This blog usually covers the new things I read, my library picks and theatre I go to see. But on World Book Day I want to tell you about my favourite books, Tamora Pierce’s Tortall series.
“Why do boys say someone acts like a girl as if it were an insult?”
Since being a teenage I have loved fantasy novels, starting as we all did, with Harry Potter. But it was Pierce’s Alanna that changed my world. It didn’t pretend to happen in the real world, but set aside its own world, where magic could be real. And even better than that, here was a girl who wanted to choose her own path, and is prepared to break rules to get there.
There was even just enough light romance for a middle-teenager.

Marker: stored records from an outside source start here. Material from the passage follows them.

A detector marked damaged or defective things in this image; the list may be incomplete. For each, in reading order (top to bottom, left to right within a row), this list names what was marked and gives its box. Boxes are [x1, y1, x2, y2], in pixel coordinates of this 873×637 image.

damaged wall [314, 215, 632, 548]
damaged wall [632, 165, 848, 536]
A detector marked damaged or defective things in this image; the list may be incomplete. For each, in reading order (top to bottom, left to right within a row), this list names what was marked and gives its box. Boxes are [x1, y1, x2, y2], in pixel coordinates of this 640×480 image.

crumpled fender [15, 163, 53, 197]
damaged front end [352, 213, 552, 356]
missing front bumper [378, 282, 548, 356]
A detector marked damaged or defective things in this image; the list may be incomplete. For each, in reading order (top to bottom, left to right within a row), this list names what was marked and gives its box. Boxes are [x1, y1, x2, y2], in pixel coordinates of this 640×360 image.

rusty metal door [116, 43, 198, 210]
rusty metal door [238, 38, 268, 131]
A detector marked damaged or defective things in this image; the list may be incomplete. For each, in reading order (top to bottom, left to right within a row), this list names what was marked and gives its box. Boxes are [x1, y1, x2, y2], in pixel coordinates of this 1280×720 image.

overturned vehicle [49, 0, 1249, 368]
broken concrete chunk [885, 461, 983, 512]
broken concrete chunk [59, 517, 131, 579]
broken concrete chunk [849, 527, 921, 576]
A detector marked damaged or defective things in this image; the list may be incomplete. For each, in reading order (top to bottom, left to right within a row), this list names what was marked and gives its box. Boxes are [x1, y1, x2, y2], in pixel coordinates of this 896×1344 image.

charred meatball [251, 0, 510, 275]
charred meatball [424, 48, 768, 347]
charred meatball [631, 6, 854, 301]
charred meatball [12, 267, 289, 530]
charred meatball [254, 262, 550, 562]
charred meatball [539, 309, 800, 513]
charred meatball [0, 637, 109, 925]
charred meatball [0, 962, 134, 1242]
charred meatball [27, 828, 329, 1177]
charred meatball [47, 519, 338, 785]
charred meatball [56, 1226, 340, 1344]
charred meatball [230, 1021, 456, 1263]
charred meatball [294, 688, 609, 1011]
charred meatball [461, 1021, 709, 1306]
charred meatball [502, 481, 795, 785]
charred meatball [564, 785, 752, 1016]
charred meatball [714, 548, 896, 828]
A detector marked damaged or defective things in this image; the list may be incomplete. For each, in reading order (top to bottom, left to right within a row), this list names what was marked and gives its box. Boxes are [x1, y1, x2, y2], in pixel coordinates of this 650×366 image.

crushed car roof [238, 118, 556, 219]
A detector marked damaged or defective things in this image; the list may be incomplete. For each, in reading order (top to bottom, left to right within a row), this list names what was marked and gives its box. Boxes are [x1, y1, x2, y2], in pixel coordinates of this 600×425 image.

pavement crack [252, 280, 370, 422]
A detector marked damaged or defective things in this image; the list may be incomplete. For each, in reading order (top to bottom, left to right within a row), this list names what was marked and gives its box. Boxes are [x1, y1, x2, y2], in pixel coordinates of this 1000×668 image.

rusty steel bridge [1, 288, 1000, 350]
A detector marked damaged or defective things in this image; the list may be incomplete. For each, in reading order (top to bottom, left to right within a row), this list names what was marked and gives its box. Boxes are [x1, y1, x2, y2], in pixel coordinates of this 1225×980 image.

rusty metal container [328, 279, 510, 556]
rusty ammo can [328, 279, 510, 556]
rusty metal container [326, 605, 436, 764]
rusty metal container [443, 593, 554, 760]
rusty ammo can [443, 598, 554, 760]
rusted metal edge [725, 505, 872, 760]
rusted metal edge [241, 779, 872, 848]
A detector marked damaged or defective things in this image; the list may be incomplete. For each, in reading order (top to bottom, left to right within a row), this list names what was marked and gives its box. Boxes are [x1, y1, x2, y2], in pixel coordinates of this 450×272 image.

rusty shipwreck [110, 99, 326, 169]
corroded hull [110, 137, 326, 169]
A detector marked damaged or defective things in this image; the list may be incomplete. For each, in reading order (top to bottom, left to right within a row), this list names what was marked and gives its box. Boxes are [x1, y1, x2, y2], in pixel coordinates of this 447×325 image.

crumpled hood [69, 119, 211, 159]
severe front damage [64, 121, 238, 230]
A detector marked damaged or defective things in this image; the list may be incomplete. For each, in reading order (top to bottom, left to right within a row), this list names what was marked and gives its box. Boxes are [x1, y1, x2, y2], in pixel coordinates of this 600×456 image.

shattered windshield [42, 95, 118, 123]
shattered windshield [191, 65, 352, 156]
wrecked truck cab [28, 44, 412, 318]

“Lord Raoul asked me to tell you that if you get yourself killed, he will never speak to you again.”
Then there were the Protector of the Small books, better again as Kel is the determined working one. Taking on the same world, but as herself, not disguised as a boy. She takes on bullies, struggles to make friends and to learn how to survive on her own terms.
This is the best series I own, and well into adulthood I am still rereading regularly. Reading again with Mark Reads was one of my most fun online time.
This is a collection of poems about an abusive relationship between father and daughter as the father is dying. There is vivid imagery of the Amazon rainforest and a thread of healing through the rainforest.
I’m never quite sure how to read poetry, read some of these aloud, which definitely helped with the “rhythm” of the poems, although I feel a bit foolish reading aloud on my own (and didn’t want to read poems this violent with my son in the room).
Having reread Chocolat, the next book I picked up had to be The Lollipop Shoes, which returns to Vianne and her daughters four years later. They still have a chocolate shop now in Montmartre, but are hiding from themselves and their past in search of permanence and stability. The chocolate shop is not a success, the chocolates are made elsewhere and Anouk is moving away from her mother.
Against this, Zozie turns up in her lollipop shoes and bright character. Another witch, she offers friendship to the family, and helps make the shop something like that in Chocolat. Another tale of unwinding secrets, only this time the secrets belong to Vianne and Anouk more than the shop’s customers.
This is a more substancial book than Chocolat, with the magic being a more key part of the narrative rather than something to help smooth things along. This is mostly Zozie who has no problem with using her talents in spite of repercussions and offers an interesting contrast to Vianne, emphasised by the three-narrator structure of the book, with the two adult women and Anouk all given voices.
Joanne Harris – Chocolat
This is the book which made Harris famous: a tale of chocolate and magic set in rural France in the late twentieth century.
Vianne has blown into the village of Lansquenet on a Mardi Gras parade and decided that this is a good place to try and fight the urge to wander that comes with the changing wind and appearance of the “black man” in the tarot cards. As the book unfolds we learn her secrets, and what she is afraid of. This is set against a backdrop of wider change within the village as the shop acts as a catalyst to enable change within the families resident there, and the history of the village itself and how this is tied to the priest’s own past.
Chocolat is the best book possible to read over the Easter weekend (unless you were hoping for your eggs to last past Easter Monday), looking at the self-denial of lent and the extravagance of the Easter festival itself, and how the church relates to this.
Mr Malik is a gentleman, living in Nairobi and attending the local Tuesday morning bird walk where he has secretly fallen in love with the leader Rose Mbikwa. Having constructed a plan to win her heart, he is thwarted by an old school rival who is everything Malik is not: a salesman and womaniser who joins the bird walk to flirt with the leader.
As gentlemen and members of the Asadi Club it is agreed that to prevent upset for the lady by being approached by both men, whoever wins a challenge to see the most birds possible in a week will have the first opportunity to approach her, and that the loser will stand aside until after this has happened. This is a rather sexist premise for a book, but if this can be overlooked it is a fun light read.
What follows is an adventure through Kenya, with the honourable Malik having many hurdles placed in his way whilst his rival enjoys the chance to bird-watch on the best of Kenya’s nature reserves. There is also a chance to discuss corruption in Kenyan politics and what is truly important to people as well as charming illustrations of birds between the chapters.